● **To do**
Return every line of the rows that contains the word "left", and treat case as significant.

● **Exercise inputs**
* start *
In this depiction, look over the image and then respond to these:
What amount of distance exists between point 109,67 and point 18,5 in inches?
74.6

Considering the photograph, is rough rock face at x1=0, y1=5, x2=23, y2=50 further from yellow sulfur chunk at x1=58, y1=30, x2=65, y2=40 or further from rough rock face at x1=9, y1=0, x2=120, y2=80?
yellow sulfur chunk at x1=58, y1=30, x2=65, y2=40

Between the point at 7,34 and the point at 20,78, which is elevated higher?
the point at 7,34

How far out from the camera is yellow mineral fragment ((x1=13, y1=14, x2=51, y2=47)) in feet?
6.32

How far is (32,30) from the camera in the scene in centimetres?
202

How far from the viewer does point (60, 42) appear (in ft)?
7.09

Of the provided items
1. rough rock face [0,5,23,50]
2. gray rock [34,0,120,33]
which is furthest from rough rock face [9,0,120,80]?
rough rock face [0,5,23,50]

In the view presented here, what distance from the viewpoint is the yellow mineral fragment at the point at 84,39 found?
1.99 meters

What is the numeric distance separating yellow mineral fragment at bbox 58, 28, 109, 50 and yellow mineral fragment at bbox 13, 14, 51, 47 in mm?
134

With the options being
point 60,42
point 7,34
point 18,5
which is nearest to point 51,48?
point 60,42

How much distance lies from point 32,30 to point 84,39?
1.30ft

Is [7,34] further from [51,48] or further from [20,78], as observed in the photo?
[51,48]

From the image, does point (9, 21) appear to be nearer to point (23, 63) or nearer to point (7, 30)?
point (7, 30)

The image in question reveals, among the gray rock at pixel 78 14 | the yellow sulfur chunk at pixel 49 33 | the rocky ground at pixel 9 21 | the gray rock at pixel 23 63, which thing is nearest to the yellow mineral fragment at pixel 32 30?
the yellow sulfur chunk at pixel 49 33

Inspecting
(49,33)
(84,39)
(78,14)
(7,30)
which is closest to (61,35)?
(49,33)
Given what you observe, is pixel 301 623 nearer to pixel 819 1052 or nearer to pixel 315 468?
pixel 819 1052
* end *
* start *
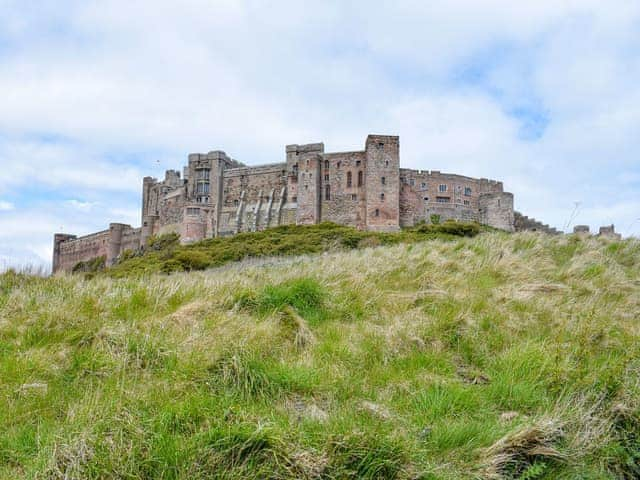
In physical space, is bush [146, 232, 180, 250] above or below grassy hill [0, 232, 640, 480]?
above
* end *
* start *
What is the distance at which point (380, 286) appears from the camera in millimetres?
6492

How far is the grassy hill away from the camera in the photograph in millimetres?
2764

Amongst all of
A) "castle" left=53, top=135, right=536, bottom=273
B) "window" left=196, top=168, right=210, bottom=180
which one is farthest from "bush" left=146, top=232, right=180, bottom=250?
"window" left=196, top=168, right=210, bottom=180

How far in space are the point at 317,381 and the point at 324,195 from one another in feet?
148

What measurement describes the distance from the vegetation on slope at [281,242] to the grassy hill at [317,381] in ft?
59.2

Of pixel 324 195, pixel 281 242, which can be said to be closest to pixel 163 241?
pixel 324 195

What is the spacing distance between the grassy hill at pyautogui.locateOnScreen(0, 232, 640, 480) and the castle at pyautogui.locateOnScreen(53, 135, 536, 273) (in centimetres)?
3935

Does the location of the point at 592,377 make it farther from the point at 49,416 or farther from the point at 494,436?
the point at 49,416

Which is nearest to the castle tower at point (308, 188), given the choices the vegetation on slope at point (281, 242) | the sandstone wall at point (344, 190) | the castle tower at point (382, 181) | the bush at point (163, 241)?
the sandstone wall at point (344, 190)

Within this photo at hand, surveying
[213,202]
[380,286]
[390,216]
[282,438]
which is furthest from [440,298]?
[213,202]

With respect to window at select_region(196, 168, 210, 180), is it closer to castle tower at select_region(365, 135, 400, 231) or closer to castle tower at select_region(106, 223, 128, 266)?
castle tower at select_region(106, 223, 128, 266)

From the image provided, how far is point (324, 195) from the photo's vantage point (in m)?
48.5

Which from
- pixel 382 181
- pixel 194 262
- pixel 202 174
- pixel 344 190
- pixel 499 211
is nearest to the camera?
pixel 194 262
* end *
● **Answer to this exercise**
A) "castle" left=53, top=135, right=536, bottom=273
B) "window" left=196, top=168, right=210, bottom=180
which one is farthest from "bush" left=146, top=232, right=180, bottom=250?
"window" left=196, top=168, right=210, bottom=180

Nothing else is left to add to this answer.